What is being asked ▸
Please give the whole listing again exactly, without any of its pictures.

Start of Excerpted records

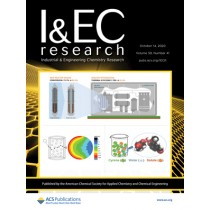 Industrial & Engineering Chemistry Research: Volume 59, Issue 41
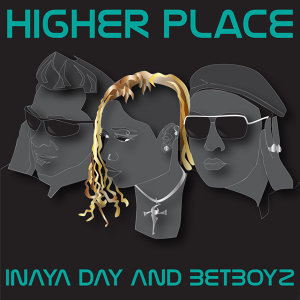 Inaya Day & Betboyz 歌手頭像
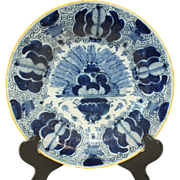 Late 18th Century Delft Plate
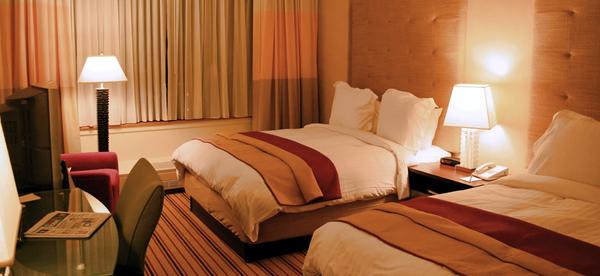hotel aanbiedingen niet altijd goedkoper
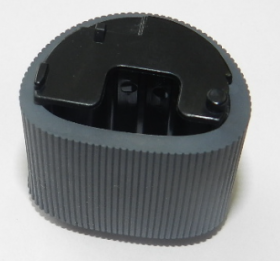 HPI Spare Parts - ROLLER, M.P. PICK-UP (RL1-0569-000CN), replace RL1-568-CN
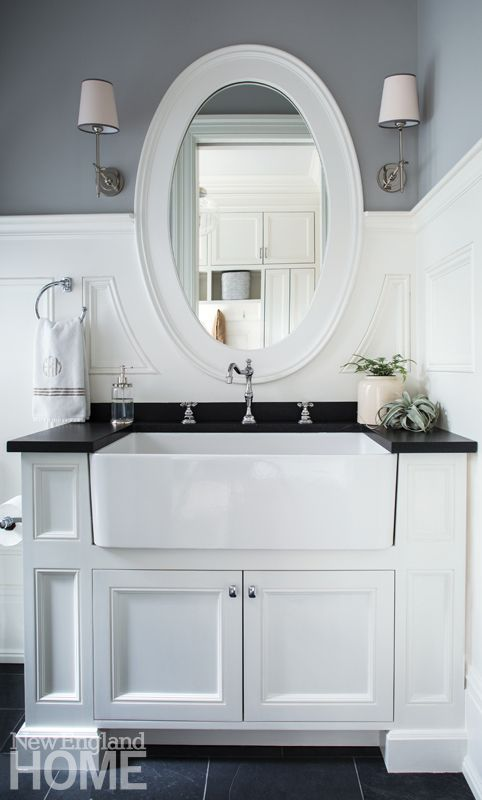 Mudroom Bathroom Ideas Laundry Room Traditional With Ceiling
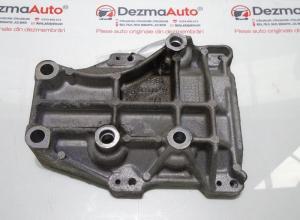 Suport compresor clima 60630739, Alfa Romeo 156 Sportwagon (932) 1.9jtd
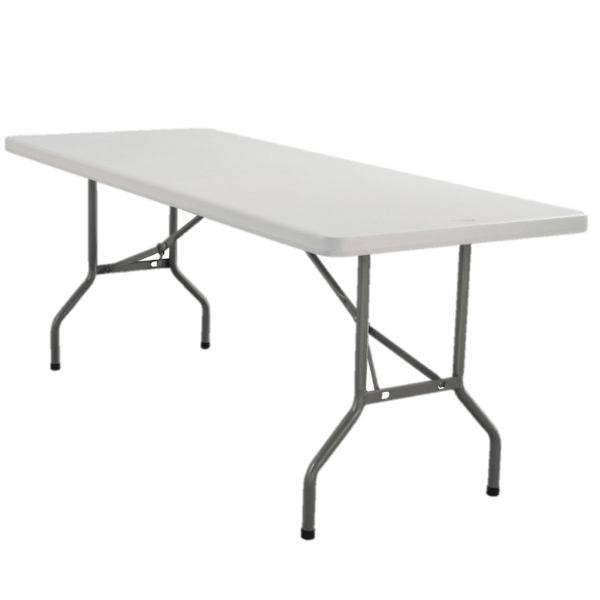 Png transparent mart. Clipart table folding table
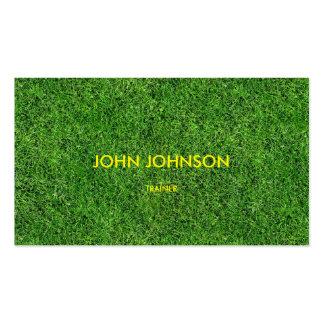 Minimalistic Modern Trainer Golf Business Card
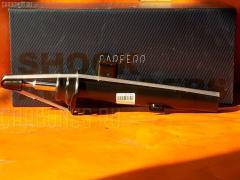 Стойка амортизатора BMW 3-SERIES E90 CARFERR CR-049FR-BMW3-E90 Переднее Правое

End of Excerpted records

Expected answer ▸
 Industrial & Engineering Chemistry Research: Volume 59, Issue 41
 Inaya Day & Betboyz 歌手頭像
 Late 18th Century Delft Plate
hotel aanbiedingen niet altijd goedkoper
 HPI Spare Parts - ROLLER, M.P. PICK-UP (RL1-0569-000CN), replace RL1-568-CN
 Mudroom Bathroom Ideas Laundry Room Traditional With Ceiling
 Suport compresor clima 60630739, Alfa Romeo 156 Sportwagon (932) 1.9jtd
 Png transparent mart. Clipart table folding table
 Minimalistic Modern Trainer Golf Business Card
 Стойка амортизатора BMW 3-SERIES E90 CARFERR CR-049FR-BMW3-E90 Переднее Правое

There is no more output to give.